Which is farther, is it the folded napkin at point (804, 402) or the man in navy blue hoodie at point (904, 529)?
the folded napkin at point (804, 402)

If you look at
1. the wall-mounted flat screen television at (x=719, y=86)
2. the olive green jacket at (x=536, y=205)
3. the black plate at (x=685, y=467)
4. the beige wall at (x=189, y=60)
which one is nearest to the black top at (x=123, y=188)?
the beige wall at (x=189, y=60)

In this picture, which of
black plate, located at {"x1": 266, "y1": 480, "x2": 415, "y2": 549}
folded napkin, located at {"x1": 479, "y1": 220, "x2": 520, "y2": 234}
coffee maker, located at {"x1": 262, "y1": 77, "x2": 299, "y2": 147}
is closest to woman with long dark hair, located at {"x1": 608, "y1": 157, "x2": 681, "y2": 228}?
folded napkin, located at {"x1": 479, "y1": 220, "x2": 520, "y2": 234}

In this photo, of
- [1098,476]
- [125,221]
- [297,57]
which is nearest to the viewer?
=-=-=-=-=
Given task: Arrange the rows above as a numbered list, leaving out the blank lines.

Right answer:
1. Which is farther, is it the folded napkin at point (804, 402) or the man in navy blue hoodie at point (904, 529)?
2. the folded napkin at point (804, 402)
3. If you look at
4. 1. the wall-mounted flat screen television at (x=719, y=86)
5. 2. the olive green jacket at (x=536, y=205)
6. 3. the black plate at (x=685, y=467)
7. 4. the beige wall at (x=189, y=60)
8. which one is nearest to the black top at (x=123, y=188)?
9. the beige wall at (x=189, y=60)
10. In this picture, which of
11. black plate, located at {"x1": 266, "y1": 480, "x2": 415, "y2": 549}
12. folded napkin, located at {"x1": 479, "y1": 220, "x2": 520, "y2": 234}
13. coffee maker, located at {"x1": 262, "y1": 77, "x2": 299, "y2": 147}
14. is closest to woman with long dark hair, located at {"x1": 608, "y1": 157, "x2": 681, "y2": 228}?
15. folded napkin, located at {"x1": 479, "y1": 220, "x2": 520, "y2": 234}
16. In this photo, of
17. - [1098,476]
18. - [125,221]
19. - [297,57]
20. which is nearest to the viewer?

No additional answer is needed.